Captioned web image data
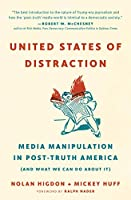 United States of Distraction: Media Manipulation in Post-Truth America (And What We Can Do About It) (City Lights Open Media)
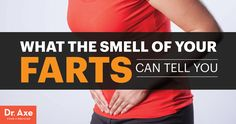 Have you ever worried about how much you fart? Here's what the smell and frequency of your flatulence really means.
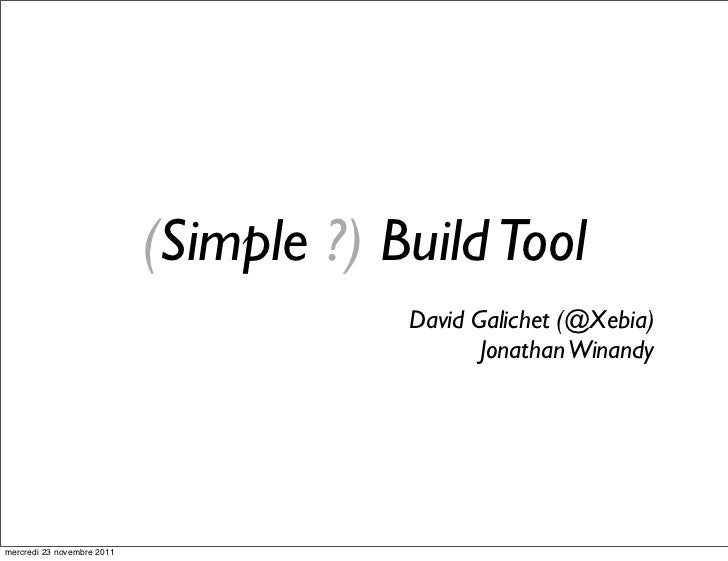 (Simple ?) Build Tool                                        David Galichet (@Xebia)                                      ...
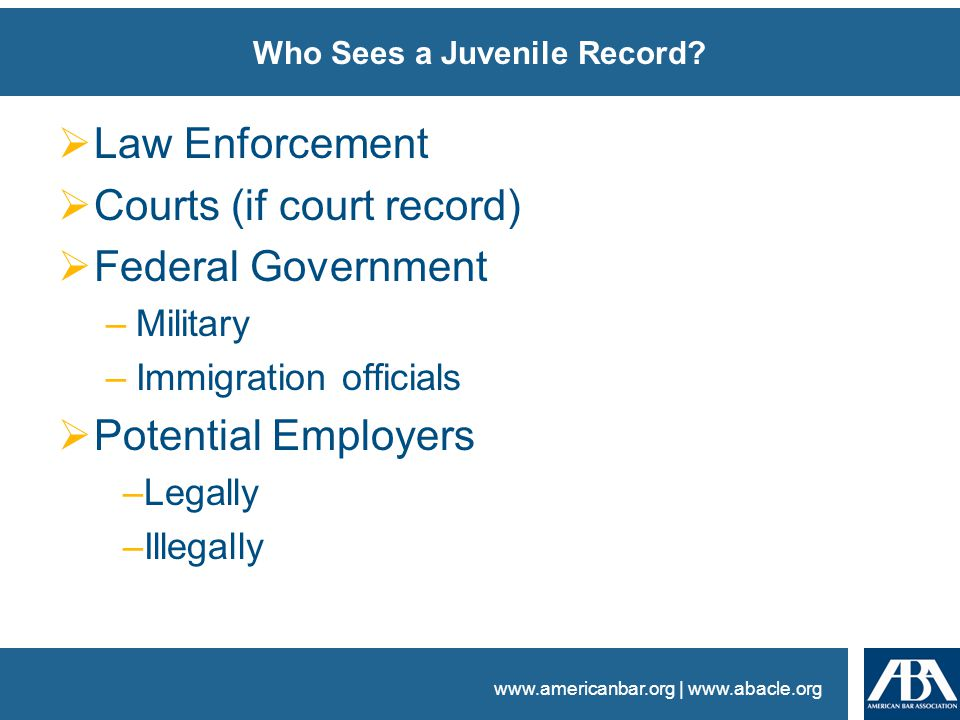 www.americanbar.org | www.abacle.org Who Sees a Juvenile Record?  Law Enforcement  Courts (if court record)  Federal Government –Military –Immigrat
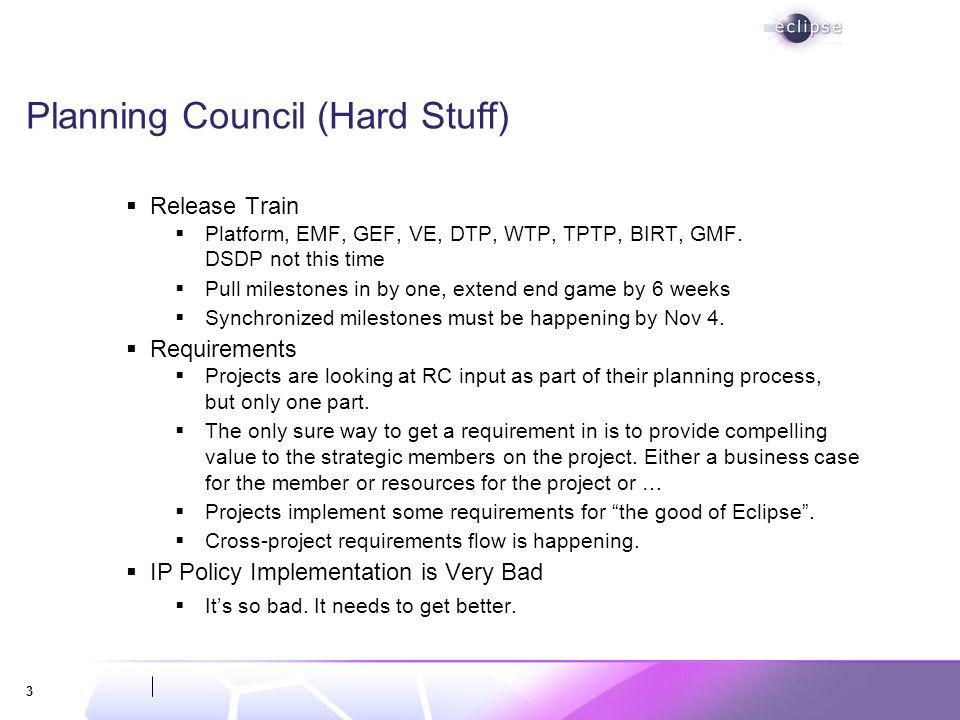 3 Planning Council (Hard Stuff) Release Train Platform, EMF, GEF, VE, DTP, WTP, TPTP, BIRT, GMF.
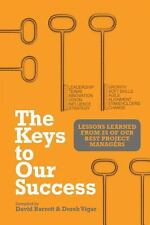 The Keys to Our Success: Lessons Learned from 25 of Our Best Project Managers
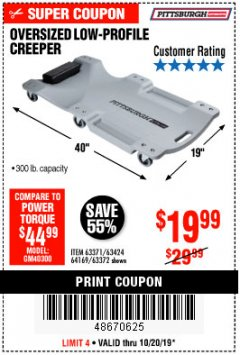 Harbor Freight Coupon OVERSIZED LOW-PROFILE CREEPER Lot No. 63371/63424/64169/63372 Expired: 10/20/19 - $19.99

Task goal
From the line containing "(Simple ?) Build" down to the last line of the entries above, copy each line exactly and nothing more. Leave pictures out.

Response area
 (Simple ?) Build Tool                                        David Galichet (@Xebia)                                      ...
 www.americanbar.org | www.abacle.org Who Sees a Juvenile Record?  Law Enforcement  Courts (if court record)  Federal Government –Military –Immigrat
 3 Planning Council (Hard Stuff) Release Train Platform, EMF, GEF, VE, DTP, WTP, TPTP, BIRT, GMF.
 The Keys to Our Success: Lessons Learned from 25 of Our Best Project Managers
 Harbor Freight Coupon OVERSIZED LOW-PROFILE CREEPER Lot No. 63371/63424/64169/63372 Expired: 10/20/19 - $19.99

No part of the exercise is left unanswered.